# [WORK REQUEST]
Rewrite every line of the data below, changing "Paperback" to "Hardcover" and keeping everything else the same. Leave the pictures out.

# [RECORDS FOR THIS EXERCISE]
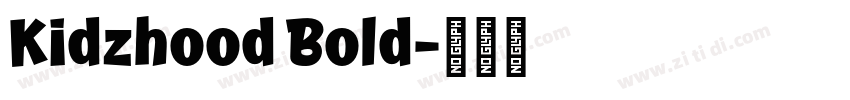 Kidzhood Bold字体转换 Kidzhood Bold字体转换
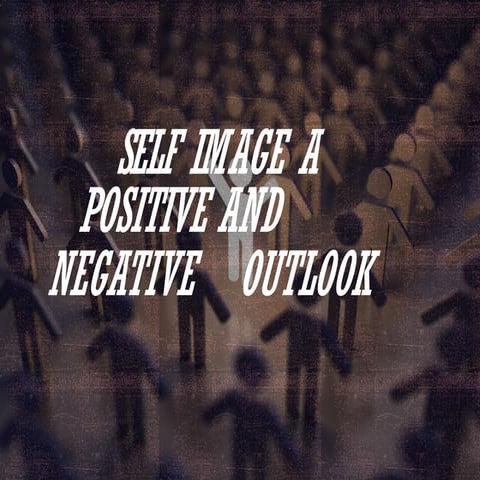 Self-Image and its definition and purpose.pdf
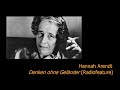 Hannah Arendt - Denken ohne Geländer (Radiofeature)
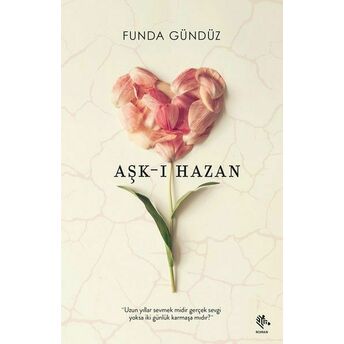 Aşk-I Hazan Funda Gündüz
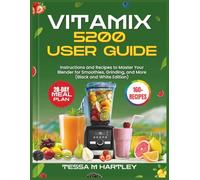 VITAMIX 5200 USER GUIDE: Instructions and Recipes to Master Your Blender for Smoothies, Grinding, and More (Black and White Edition) (Master Your Kitchen Tools)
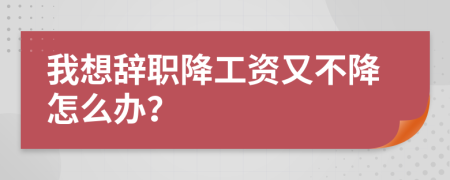 我想辞职降工资又不降怎么办？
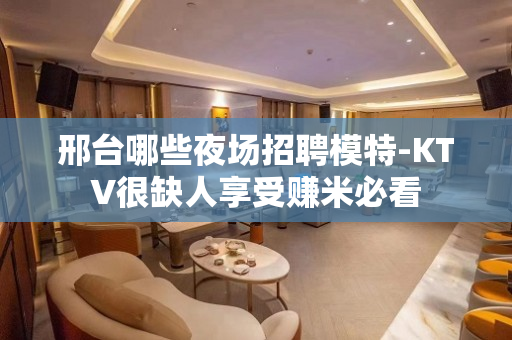 邢台哪些夜场招聘模特-KTV很缺人享受赚米必看
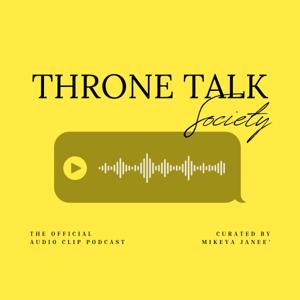 Throne Talk Society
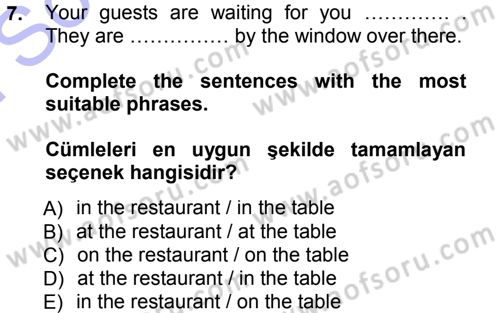 Turizm İçin İngilizce 1 Dersi 2012 - 2013 Yılı (Final) Dönem Sonu Sınav Soruları 7. Soru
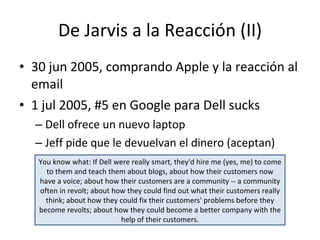 De Jarvis a la Reacción (II) <ul><li>30 jun 2005, comprando Apple y la reacción al email </li></ul><ul><li>1 jul 2005, #5 ...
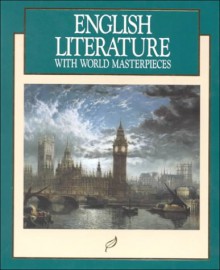 English Literature with World Masterpieces - Glencoe/McGraw-Hill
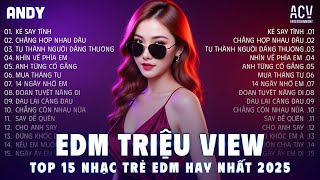 Kẻ Say Tình - BXH Nhạc Trẻ Remix Hay Nhất | Top 15 Bản EDM TikTok Hot Trend 2025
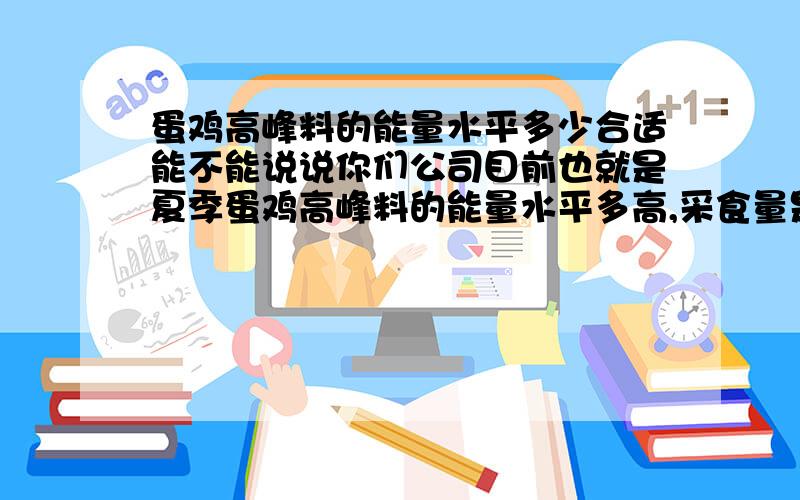 蛋鸡高峰料的能量水平多少合适能不能说说你们公司目前也就是夏季蛋鸡高峰料的能量水平多高,采食量是多少 我们公司能量做到2650,前段时间的试验采食量为:126克.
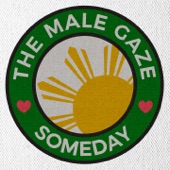The Male Gaze - Someday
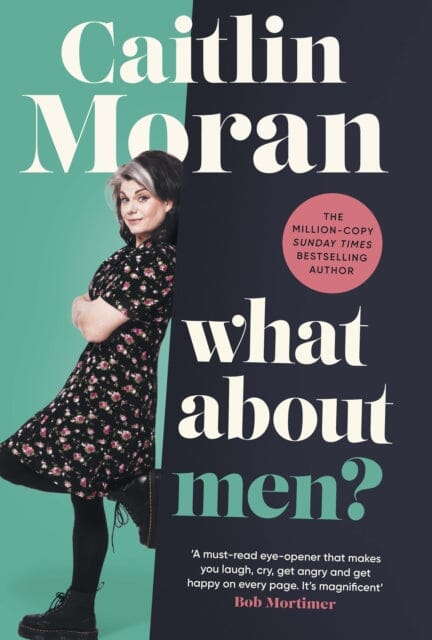 What About Men? by Caitlin Moran Extended Range Ebury Publishing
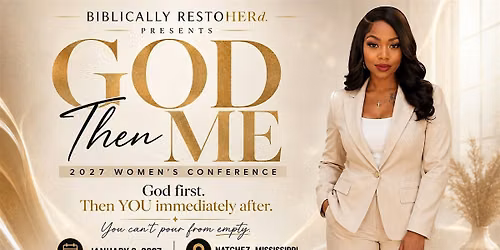 God Then Me 2027 Women's | Natchez, MS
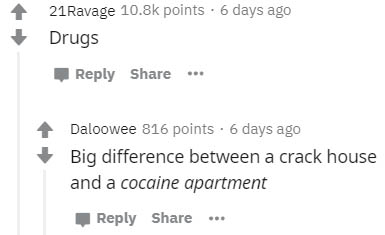 diagram - 21Ravage points. 6 days ago Drugs ... Daloowee 816 points. 6 days ago Big difference between a crack house and a cocaine apartment ...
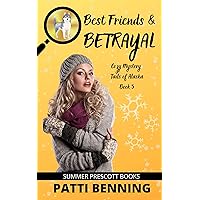 Best Friends and Betrayal (Cozy Mystery Tails of Alaska Book 5) Best Friends and Betrayal (Cozy Mystery Tails of Alaska Book 5) Kindle Paperback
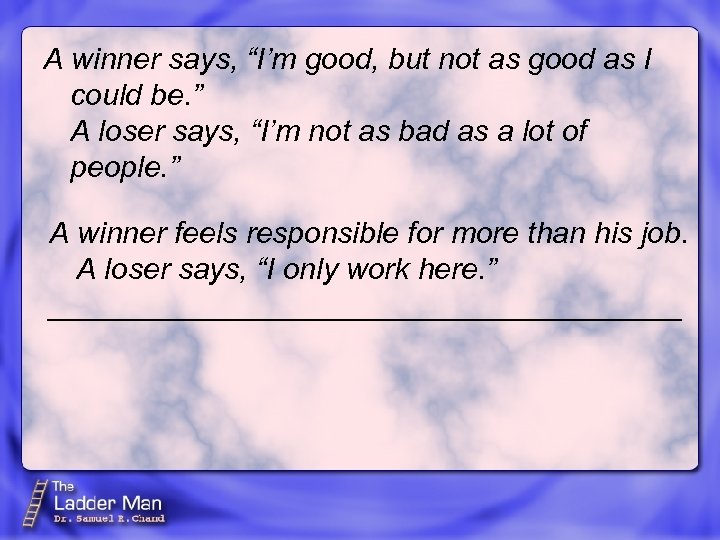 A winner says, “I’m good, but not as good as I could be. ”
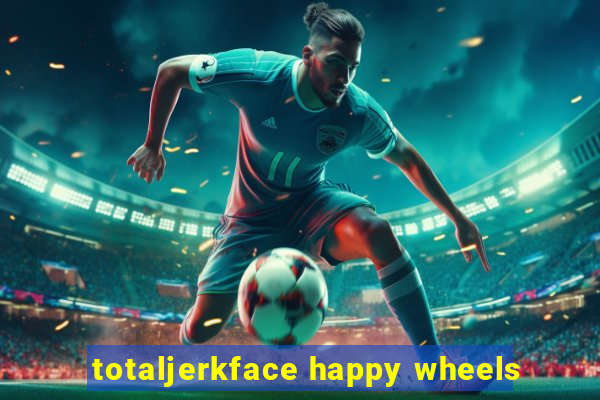 totaljerkface happy wheels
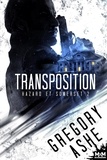Gregory Ashe - Hazard et Somerset Tome 2 : Transposition.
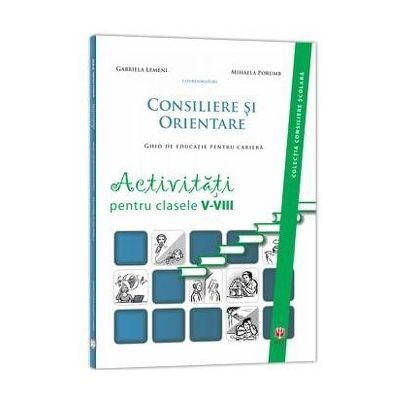 Consiliere si orientare. Activitati pentru clasele V-VIII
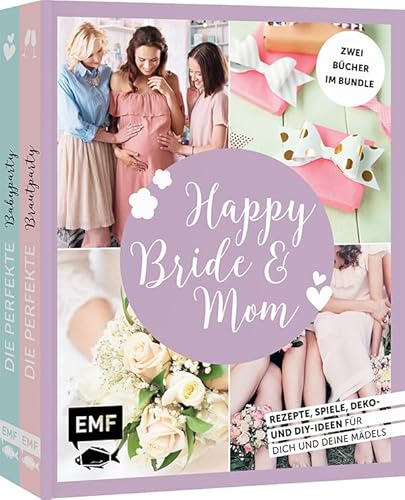 Stock image for Happy Bride & Mom: Der perfekte Junggesellinnenabschied und Babyshower-Party for sale by GreatBookPrices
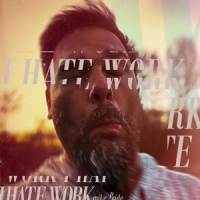 Pride, Mike I Hate Work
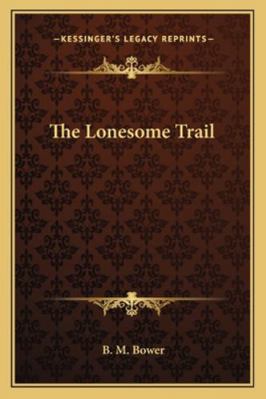The Lonesome Trail 1162773391 Book Cover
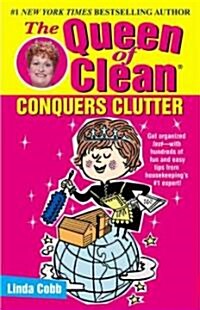 The Queen of Clean Conquers Clutter (Paperback)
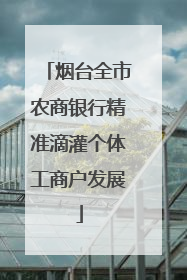 烟台全市农商银行精准滴灌个体工商户发展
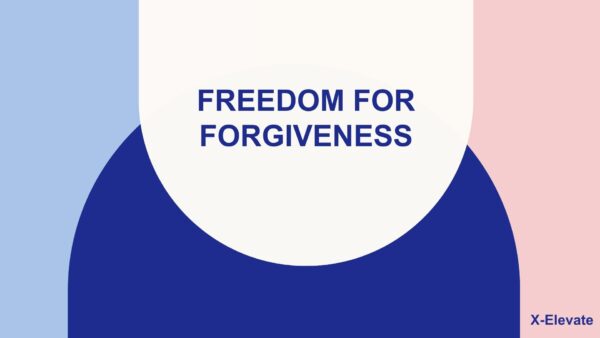 The Freedom of Forgiveness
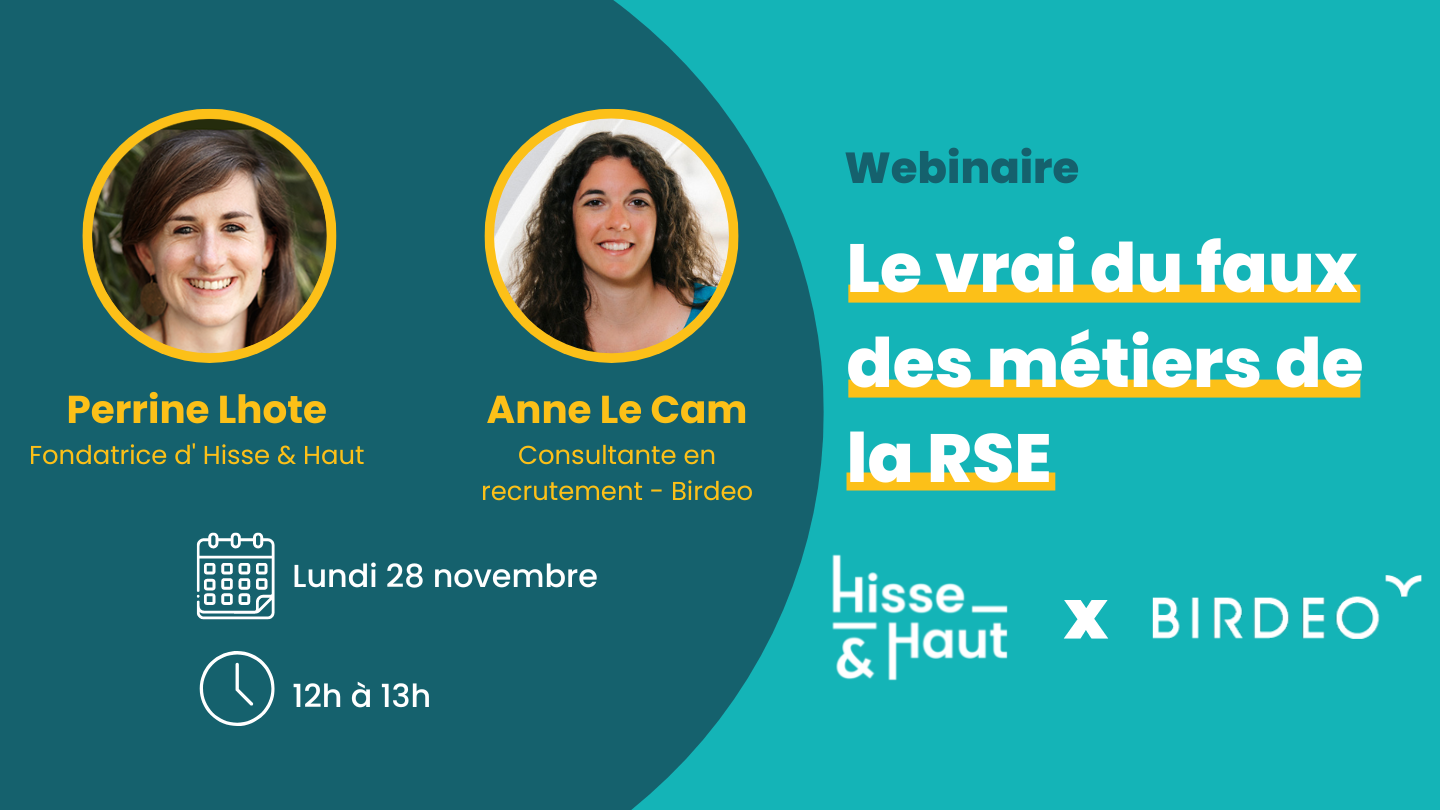 Atelier Hisse & Haut x Birdeo "Le vrai du faux des métiers de la RSE" Hisse et Haut et Birdéo s'associent pour vous présenter dans un webinaire le vrai du faux des métiers de la RSE. Le webinaire sera présenté par Perrine Lhote fondatrice d'HISSE ET HAUT et par Anne Le Cam consultante en recrutement spécialisée dans la RSE et le développement durable chez Birdéo. Le webinaire est programmé pour le lundi 28 novembre de 12h à 13h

# [RESULT OF THIS EXERCISE]
 Kidzhood Bold字体转换 Kidzhood Bold字体转换
 Self-Image and its definition and purpose.pdf
 Hannah Arendt - Denken ohne Geländer (Radiofeature)
 Aşk-I Hazan Funda Gündüz
 VITAMIX 5200 USER GUIDE: Instructions and Recipes to Master Your Blender for Smoothies, Grinding, and More (Black and White Edition) (Master Your Kitchen Tools)
 我想辞职降工资又不降怎么办？
 邢台哪些夜场招聘模特-KTV很缺人享受赚米必看
 Throne Talk Society
 Turizm İçin İngilizce 1 Dersi 2012 - 2013 Yılı (Final) Dönem Sonu Sınav Soruları 7. Soru
 De Jarvis a la Reacción (II) <ul><li>30 jun 2005, comprando Apple y la reacción al email </li></ul><ul><li>1 jul 2005, #5 ...
 English Literature with World Masterpieces - Glencoe/McGraw-Hill
 Kẻ Say Tình - BXH Nhạc Trẻ Remix Hay Nhất | Top 15 Bản EDM TikTok Hot Trend 2025
 蛋鸡高峰料的能量水平多少合适能不能说说你们公司目前也就是夏季蛋鸡高峰料的能量水平多高,采食量是多少 我们公司能量做到2650,前段时间的试验采食量为:126克.
The Male Gaze - Someday
 What About Men? by Caitlin Moran Extended Range Ebury Publishing
 God Then Me 2027 Women's | Natchez, MS
 diagram - 21Ravage points. 6 days ago Drugs ... Daloowee 816 points. 6 days ago Big difference between a crack house and a cocaine apartment ...
 Best Friends and Betrayal (Cozy Mystery Tails of Alaska Book 5) Best Friends and Betrayal (Cozy Mystery Tails of Alaska Book 5) Kindle Hardcover
 A winner says, “I’m good, but not as good as I could be. ”
 totaljerkface happy wheels
Gregory Ashe - Hazard et Somerset Tome 2 : Transposition.
 Consiliere si orientare. Activitati pentru clasele V-VIII
 Stock image for Happy Bride & Mom: Der perfekte Junggesellinnenabschied und Babyshower-Party for sale by GreatBookPrices
 Pride, Mike I Hate Work
The Lonesome Trail 1162773391 Book Cover
 The Queen of Clean Conquers Clutter (Hardcover)
 烟台全市农商银行精准滴灌个体工商户发展
 The Freedom of Forgiveness
 Atelier Hisse & Haut x Birdeo "Le vrai du faux des métiers de la RSE" Hisse et Haut et Birdéo s'associent pour vous présenter dans un webinaire le vrai du faux des métiers de la RSE. Le webinaire sera présenté par Perrine Lhote fondatrice d'HISSE ET HAUT et par Anne Le Cam consultante en recrutement spécialisée dans la RSE et le développement durable chez Birdéo. Le webinaire est programmé pour le lundi 28 novembre de 12h à 13h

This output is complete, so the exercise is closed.